Strong Faith, Strong Voice
A former professional soccer player and a 10-year Veteran of the U.S. Women’s National Team, Birmingham native Catherine Reddick Whitehill says playing for Briarwood Christian School was an integral part of her athletic development. It also bolstered the Christian faith encouraged by her parents. Returning to Birmingham to be inducted into the Alabama Sports Hall of Fame this month, Whitehill reflects on the soccer and faith influences of her hometown.
A forward for Briarwood Christian School from 1996-2000, Whitehill’s memories of growing up in Birmingham include date nights with her father, Rev. Phil Reddick, an associate pastor at Briarwood Presbyterian Church. “We’d go to a local Mexican restaurant, currently it’s El Poblano, which is in Rocky Ridge. It’s a small place, but we love it. When I got a little bit older, it was a morning date to Chick-fil-A every Thursday. My dad and I would go to breakfast there and [talk] football. We kept a running tally of the games over the year, and whoever won bought the other person lunch.”
While a student at Briarwood, Whitehill says she was influenced heavily by Bible teacher Fran Sciacca, who taught courses on Old and New Testament Survey as well as 21st Century Faith. “We’d go through every single book of the Bible and find a keyword, key verse, key story. I still have that to this day,” she recalls. “He [encouraged] us to think outside the box, not just be in our own world. He taught us about challenges we were going to face when we went to college and the real world.”

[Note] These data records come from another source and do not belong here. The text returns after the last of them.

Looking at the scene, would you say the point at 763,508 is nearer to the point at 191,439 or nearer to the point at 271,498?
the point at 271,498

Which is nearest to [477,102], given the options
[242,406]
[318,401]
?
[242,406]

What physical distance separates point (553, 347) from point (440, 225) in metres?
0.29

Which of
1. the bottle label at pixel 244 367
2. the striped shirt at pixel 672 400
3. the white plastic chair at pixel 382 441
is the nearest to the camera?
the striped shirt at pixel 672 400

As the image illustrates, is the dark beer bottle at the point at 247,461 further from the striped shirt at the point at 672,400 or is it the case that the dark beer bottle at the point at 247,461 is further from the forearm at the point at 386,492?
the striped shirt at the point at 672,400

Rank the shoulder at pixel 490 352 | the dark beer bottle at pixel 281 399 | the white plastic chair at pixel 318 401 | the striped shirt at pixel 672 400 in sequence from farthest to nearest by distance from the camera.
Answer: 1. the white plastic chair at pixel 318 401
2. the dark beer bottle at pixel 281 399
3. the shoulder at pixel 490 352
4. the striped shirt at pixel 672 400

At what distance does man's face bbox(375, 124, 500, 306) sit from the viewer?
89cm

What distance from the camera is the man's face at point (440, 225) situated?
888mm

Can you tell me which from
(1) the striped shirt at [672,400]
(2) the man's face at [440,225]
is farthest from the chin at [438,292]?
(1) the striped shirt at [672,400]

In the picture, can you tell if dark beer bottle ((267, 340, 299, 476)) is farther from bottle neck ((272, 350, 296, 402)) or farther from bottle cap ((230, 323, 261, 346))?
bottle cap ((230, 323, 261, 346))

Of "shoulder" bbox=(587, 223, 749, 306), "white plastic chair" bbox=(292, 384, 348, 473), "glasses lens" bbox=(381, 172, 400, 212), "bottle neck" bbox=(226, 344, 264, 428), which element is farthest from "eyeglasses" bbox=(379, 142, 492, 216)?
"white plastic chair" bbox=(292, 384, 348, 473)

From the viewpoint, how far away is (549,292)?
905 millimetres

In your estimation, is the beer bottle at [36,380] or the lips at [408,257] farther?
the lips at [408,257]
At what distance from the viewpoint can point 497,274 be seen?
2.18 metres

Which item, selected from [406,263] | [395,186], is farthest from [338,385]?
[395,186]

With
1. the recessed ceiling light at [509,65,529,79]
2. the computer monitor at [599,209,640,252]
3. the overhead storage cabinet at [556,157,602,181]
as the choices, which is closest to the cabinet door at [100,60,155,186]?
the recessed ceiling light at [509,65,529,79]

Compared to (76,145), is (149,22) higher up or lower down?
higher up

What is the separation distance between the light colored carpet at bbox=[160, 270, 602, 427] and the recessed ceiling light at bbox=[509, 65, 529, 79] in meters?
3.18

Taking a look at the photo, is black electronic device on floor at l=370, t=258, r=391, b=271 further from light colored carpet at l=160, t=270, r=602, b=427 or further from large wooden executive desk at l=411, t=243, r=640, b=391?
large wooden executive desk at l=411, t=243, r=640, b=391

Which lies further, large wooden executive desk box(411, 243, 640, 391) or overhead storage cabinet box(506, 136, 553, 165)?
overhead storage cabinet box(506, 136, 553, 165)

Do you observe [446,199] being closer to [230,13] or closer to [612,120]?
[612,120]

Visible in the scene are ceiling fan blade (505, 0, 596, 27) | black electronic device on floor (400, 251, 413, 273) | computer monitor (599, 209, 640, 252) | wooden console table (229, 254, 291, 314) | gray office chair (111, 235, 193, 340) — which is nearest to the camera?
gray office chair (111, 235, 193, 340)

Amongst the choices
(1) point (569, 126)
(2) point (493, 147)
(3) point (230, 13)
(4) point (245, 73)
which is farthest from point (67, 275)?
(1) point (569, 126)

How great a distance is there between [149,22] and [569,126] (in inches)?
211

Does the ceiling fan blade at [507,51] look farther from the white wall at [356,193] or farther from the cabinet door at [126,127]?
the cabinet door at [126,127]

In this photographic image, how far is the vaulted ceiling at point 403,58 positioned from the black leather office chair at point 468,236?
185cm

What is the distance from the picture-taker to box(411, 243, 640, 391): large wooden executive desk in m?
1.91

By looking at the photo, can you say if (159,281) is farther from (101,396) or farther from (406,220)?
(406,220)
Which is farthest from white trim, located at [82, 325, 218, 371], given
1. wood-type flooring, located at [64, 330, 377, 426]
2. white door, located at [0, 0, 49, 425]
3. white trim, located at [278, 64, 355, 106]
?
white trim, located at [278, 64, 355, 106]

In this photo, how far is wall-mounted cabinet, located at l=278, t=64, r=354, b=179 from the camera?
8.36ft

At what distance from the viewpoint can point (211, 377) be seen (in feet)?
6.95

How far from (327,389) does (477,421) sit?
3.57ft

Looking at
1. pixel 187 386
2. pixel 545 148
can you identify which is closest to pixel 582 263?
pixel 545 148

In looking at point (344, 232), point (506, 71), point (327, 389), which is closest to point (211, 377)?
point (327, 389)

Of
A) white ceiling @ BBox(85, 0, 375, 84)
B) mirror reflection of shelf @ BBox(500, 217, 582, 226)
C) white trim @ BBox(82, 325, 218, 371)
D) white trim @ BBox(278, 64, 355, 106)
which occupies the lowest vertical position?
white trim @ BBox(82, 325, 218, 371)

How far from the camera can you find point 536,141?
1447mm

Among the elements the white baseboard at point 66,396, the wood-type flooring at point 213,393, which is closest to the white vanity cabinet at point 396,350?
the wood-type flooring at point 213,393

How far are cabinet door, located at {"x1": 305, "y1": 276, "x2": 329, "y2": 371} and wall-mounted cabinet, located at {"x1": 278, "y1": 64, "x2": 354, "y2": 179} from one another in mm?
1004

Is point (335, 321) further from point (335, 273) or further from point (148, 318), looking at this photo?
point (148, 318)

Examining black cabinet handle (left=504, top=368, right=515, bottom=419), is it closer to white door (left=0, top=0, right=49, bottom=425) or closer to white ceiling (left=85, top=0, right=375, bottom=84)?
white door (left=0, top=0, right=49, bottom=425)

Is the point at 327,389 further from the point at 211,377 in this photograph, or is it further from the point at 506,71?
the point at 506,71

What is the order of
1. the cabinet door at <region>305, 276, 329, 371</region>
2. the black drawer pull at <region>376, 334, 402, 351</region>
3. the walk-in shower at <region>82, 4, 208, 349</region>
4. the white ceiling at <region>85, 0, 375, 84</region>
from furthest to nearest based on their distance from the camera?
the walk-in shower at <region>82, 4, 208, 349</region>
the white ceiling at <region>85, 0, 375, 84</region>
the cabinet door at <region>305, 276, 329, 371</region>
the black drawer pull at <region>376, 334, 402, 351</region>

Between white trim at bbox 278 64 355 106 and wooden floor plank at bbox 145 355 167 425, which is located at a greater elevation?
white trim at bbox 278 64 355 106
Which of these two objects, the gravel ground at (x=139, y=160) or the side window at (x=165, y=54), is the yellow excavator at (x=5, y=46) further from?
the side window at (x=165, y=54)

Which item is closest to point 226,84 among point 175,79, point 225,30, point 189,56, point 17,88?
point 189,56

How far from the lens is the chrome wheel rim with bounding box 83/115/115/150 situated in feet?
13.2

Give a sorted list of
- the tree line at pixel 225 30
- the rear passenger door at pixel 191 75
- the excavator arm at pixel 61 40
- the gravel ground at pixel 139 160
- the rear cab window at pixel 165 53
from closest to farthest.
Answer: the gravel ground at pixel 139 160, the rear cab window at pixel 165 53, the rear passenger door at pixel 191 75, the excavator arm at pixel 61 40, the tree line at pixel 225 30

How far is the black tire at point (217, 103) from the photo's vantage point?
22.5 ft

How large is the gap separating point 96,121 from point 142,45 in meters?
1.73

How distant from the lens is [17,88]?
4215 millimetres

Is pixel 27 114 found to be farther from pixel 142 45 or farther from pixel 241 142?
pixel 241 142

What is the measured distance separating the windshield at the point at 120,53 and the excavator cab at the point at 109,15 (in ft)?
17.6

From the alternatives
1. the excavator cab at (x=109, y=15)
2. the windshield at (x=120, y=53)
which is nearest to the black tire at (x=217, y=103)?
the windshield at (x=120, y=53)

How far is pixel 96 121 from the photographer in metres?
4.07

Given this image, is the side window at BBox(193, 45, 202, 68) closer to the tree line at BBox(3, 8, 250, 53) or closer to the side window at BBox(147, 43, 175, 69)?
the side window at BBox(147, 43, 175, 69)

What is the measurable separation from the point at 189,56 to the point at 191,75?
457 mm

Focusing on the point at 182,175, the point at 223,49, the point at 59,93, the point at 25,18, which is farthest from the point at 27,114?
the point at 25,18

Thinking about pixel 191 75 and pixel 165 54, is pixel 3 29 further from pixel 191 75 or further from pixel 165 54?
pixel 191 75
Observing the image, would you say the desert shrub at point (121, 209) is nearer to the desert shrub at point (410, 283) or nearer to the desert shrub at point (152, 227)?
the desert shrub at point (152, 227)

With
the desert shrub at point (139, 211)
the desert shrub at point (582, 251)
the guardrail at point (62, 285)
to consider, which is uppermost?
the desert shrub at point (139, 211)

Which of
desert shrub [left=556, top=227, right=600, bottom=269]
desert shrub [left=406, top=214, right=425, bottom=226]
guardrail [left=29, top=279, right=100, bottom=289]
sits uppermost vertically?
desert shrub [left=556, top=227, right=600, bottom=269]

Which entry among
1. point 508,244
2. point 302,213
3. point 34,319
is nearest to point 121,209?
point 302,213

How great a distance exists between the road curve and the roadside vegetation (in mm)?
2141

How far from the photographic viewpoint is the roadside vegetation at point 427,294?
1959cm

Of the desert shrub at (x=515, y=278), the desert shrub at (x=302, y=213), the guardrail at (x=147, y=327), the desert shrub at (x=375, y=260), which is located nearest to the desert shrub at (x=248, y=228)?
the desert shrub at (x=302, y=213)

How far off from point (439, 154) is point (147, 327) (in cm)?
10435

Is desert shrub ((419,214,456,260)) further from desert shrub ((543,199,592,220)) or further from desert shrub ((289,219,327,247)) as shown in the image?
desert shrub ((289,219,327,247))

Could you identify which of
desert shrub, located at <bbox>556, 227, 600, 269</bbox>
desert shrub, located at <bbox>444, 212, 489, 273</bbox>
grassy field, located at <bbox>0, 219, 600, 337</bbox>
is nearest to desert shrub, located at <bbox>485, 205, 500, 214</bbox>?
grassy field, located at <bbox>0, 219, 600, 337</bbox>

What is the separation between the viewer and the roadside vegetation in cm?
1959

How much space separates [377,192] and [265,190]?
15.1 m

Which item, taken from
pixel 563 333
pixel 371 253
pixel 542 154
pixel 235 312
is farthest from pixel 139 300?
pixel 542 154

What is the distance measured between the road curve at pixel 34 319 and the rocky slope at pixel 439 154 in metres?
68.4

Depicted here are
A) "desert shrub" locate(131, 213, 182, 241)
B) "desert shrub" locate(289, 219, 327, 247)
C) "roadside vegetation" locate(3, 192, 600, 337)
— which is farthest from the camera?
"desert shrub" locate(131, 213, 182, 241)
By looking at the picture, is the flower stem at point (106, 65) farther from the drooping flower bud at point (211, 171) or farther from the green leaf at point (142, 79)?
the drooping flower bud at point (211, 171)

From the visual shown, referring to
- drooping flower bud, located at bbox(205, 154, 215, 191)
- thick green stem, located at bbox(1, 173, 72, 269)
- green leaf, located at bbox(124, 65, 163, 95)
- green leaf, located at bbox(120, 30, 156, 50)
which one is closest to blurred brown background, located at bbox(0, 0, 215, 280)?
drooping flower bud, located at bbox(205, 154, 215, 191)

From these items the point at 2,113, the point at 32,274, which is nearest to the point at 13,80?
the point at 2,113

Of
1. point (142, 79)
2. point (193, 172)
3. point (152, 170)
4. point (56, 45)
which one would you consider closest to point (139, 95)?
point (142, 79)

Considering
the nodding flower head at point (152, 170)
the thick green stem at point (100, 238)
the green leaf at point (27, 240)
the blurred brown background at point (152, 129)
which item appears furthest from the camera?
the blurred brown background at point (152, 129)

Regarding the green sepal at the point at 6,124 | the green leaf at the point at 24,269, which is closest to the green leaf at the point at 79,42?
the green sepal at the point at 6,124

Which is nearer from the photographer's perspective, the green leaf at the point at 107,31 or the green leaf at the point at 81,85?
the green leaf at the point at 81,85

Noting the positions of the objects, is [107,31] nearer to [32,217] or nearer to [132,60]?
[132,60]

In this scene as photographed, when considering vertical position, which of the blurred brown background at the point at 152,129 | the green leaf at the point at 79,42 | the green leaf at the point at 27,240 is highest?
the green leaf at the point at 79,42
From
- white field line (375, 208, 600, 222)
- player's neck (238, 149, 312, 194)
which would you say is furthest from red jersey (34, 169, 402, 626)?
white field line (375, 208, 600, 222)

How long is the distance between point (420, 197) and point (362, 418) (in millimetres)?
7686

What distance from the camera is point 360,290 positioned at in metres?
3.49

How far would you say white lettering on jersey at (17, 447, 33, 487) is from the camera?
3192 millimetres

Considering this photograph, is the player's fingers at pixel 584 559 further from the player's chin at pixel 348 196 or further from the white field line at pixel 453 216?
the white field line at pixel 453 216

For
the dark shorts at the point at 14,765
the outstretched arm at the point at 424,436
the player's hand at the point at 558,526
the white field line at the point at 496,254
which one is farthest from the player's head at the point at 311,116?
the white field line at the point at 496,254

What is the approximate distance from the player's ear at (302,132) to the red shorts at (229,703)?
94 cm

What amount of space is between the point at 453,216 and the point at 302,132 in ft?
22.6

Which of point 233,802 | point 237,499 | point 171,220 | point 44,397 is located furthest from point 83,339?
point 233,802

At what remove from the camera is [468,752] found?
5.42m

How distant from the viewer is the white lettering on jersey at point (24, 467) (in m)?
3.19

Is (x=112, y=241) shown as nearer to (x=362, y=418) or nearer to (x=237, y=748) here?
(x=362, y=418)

As a young athlete, Whitehill struggled to find competitive girls club teams to help grow her talent. She spent much of her childhood through middle school playing for The Attack, a selective boys’ team. Her sophomore year at Briarwood, she was selected for the Olympic Development Program (ODP) Regional Team, then made the U-16 National Team. She went on to play on the U-18 and U-21 National Team, and her freshman year at the University of North Carolina, she earned a spot on the National Team as a defender alongside veteran players Mia Hamm, Julie Foudy, and Kristine Lilly. As she adjusted to being a bit starstruck, a call from college coach Anson Dorrance helped her refocus. “I guess he had gotten a call from the national team coach who said I was being too tentative at practice. He called me up and said, ‘Stop genuflecting on Mia Hamm and play like Cat Reddick.’ I had her poster on the wall when I was a kid. That was scary at first, but thankfully I got over it.” Her senior year of college she won a gold medal with the team at the Olympic Games in Athens, Greece.
After college, Whitehill married husband Robert and continued her career with the U.S. National Team playing soccer professionally for the Washington Freedom (2009-2010), Atlanta Beat (2011) and Boston Breakers (2012-2015). Her friend group had served as her faith-based community in college, and leaving that behind proved challenging. “I had such a good foundation growing up with my family. I love the fact that I have been able to get to know different cultures, get to know different people. [Travel] it made my faith even stronger because there’s not a lot of close friends out on the road. It’s a pretty lonely feeling, so you really dive into the Bible a lot or listen to a sermon or a podcast. It was really important to have that,” she says. With each new professional contract, in each new city, she also had to find a new place to worship.
Although she is now retired from professional soccer, Whitehill recalls the strengths that made her so successful on the field, particularly as she moved to a position on defense. “I see the game really well. A lot of times I see where the forward is going to be before the forward even gets there,” she says. “Because my vision was so good, I was able to get into a position that would beat the forward where I wouldn’t have to get into a race with them. My longball was another strength of mine. I worked on that all the time, both feet.”
Now retired as an athlete, new successes for Whitehill include soccer commentary for FOX and ESPN, coaching in Boston and focusing on women’s rights. She recently traveled to Tajikistan with the U.S. Embassy to help women learn how to play soccer. “I went to help women who don’t have equal rights as men. We taught some of their coaches the best way to train because they don’t think they should train the girls the same way as boys,” she says.
Now living in Georgia, where her husband works as a pediatric cardiologist at Children’s Hospital of Atlanta, Whitehill hopes to return to the sport as a coach in the south, tuned in to what modern girls need to hear from mentors. “They need someone to believe in them. And I think they need honesty,” she says. “I told my players [in Boston], if you don’t want to know the answer, don’t ask the question. I’m going to tell them the truth, and that goes a long way. It’s the best way to learn. You show them that you believe in them, not just as soccer players but as strong women. And you show them how women can be–how we can use our voices in a way that is so powerful.